**EXERCISE OBJECTIVE:**
Return all of the data below verbatim and exclude every picture.

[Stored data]
○ ○ ○ ○
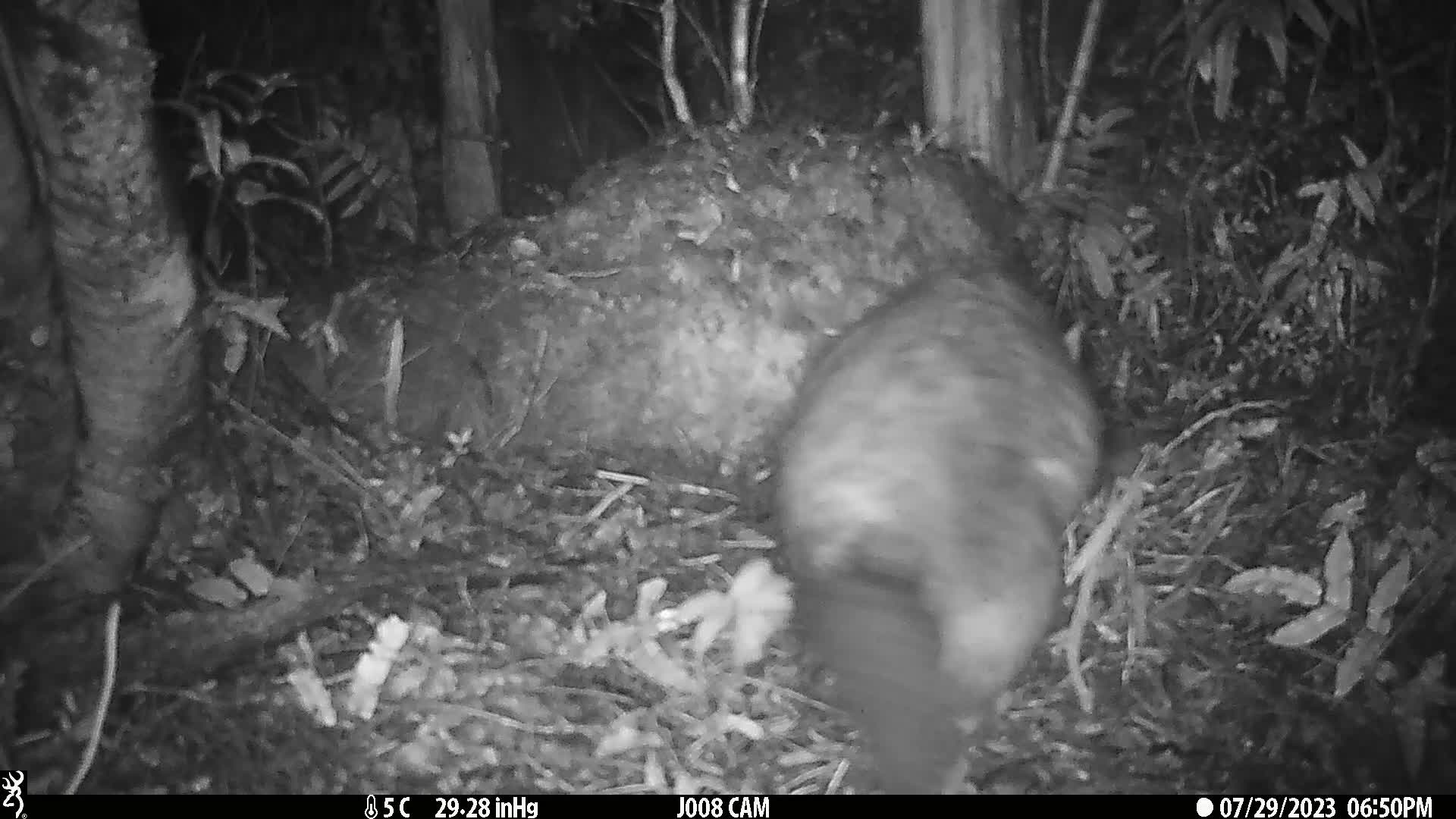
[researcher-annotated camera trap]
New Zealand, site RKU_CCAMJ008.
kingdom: Animalia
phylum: Chordata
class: Mammalia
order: Diprotodontia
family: Phalangeridae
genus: Trichosurus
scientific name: Trichosurus vulpecula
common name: common brushtail possum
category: possum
Possum (common brushtail possum) (Trichosurus vulpecula).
○ ○ ○ ○
**FINAL ANSWER:**
[researcher-annotated camera trap]
New Zealand, site RKU_CCAMJ008.
kingdom: Animalia
phylum: Chordata
class: Mammalia
order: Diprotodontia
family: Phalangeridae
genus: Trichosurus
scientific name: Trichosurus vulpecula
common name: common brushtail possum
category: possum
Possum (common brushtail possum) (Trichosurus vulpecula).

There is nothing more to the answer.